"I am very glad that you will not go. You would not be appointed if you did."
"How do you know?"
"Read the rest of the letter."
"You tell me the substance of it. Life's too short to spend so much time reading McGuffin's effusions."
"Your sins have found you out." MacKay's face showed a gleam of grim humour as he spoke. "You are not spiritual. You were accustomed to spend only fifteen or twenty minutes in your morning devotions instead of a full hour as required by McGuffin's standards. You are not meek. You once thrashed a rough who insulted a lady on the street instead of sweetly reasoning with him. Then you took him to the hospital to recover from the thrashing. You are not sound. It is whispered that you said that you didn't think Moses wrote the account of his own funeral in the Book of Deuteronomy."
As Sinclair listened to this epitome of McGuffin's catalogue of his shortcomings he went off into peals of laughter, in which MacKay joined. The inner nature of the quiet, reserved man had come out in the intimacies of a rare friendship.
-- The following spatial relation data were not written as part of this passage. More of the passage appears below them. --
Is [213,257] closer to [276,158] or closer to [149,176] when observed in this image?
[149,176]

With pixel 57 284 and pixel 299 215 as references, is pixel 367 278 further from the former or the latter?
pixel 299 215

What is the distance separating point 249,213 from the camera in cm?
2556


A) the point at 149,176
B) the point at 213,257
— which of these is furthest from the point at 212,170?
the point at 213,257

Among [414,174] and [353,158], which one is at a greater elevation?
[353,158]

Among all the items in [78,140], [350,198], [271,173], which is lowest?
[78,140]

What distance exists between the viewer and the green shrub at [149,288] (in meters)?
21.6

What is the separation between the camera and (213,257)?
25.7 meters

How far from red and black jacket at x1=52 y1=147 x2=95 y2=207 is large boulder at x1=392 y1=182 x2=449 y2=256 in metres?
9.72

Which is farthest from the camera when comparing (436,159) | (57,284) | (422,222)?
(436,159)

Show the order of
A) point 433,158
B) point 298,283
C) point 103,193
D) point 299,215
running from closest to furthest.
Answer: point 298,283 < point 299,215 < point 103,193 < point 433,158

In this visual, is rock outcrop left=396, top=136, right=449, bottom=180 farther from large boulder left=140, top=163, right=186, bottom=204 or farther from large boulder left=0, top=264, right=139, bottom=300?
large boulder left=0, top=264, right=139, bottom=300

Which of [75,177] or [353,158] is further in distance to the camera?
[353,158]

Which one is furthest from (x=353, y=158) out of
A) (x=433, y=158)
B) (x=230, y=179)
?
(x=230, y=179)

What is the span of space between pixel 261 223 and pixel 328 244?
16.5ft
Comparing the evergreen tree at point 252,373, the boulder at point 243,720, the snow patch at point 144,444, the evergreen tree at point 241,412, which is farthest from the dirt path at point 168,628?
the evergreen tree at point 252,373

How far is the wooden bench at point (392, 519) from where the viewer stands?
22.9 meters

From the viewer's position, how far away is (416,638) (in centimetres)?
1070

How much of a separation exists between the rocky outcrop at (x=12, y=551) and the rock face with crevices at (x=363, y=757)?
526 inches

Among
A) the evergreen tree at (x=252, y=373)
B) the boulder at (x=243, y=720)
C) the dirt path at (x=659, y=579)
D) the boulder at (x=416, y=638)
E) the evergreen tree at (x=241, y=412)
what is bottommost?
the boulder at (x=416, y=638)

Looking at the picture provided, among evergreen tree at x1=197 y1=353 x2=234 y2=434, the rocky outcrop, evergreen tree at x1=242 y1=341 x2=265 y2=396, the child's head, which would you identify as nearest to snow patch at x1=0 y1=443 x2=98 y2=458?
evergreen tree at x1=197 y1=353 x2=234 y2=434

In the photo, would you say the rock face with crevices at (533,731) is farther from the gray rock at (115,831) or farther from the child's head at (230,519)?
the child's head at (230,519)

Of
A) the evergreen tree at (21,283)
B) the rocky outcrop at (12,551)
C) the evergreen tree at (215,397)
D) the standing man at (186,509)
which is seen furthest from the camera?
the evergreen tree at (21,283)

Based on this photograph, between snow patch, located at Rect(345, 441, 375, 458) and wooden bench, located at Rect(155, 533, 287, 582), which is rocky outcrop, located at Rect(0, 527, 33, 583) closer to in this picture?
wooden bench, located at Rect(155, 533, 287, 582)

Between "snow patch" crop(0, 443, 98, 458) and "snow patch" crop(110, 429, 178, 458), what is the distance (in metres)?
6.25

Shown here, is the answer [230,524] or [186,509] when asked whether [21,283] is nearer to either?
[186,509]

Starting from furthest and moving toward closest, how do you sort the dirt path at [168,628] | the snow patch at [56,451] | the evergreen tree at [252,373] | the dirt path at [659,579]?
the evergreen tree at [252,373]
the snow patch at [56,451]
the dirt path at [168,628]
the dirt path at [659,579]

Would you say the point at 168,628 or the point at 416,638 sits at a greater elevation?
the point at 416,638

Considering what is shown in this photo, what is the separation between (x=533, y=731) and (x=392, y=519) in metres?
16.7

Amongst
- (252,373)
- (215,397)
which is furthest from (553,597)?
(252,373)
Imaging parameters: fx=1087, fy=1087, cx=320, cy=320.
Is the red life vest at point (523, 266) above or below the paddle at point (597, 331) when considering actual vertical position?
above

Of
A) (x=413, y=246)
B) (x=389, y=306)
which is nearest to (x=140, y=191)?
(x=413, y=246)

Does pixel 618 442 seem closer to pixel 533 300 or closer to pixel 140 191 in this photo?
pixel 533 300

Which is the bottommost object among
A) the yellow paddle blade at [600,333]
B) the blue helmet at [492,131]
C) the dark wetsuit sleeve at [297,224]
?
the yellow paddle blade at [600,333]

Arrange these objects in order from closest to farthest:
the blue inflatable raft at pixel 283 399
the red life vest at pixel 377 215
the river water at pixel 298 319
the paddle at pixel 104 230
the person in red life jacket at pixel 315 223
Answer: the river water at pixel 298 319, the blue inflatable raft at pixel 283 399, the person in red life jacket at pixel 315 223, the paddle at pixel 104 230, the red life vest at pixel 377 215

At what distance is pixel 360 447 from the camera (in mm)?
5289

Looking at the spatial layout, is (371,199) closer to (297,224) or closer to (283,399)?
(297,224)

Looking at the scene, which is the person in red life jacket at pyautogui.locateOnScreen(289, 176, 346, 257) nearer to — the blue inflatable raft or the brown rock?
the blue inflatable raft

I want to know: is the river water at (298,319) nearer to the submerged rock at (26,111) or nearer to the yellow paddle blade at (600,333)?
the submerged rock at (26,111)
"Do they think that I would corrupt the morals of the heathen?" Sinclair inquired as he recovered himself.
"Apparently. Perhaps you would batter your heresies into them with your fists."
"What would McGuffin have thought if he had seen me at Sin-tiam or where the Hakkas were trying to cut the head off poor young MacAllister?"
"He wouldn't have seen you. He would have swooned away."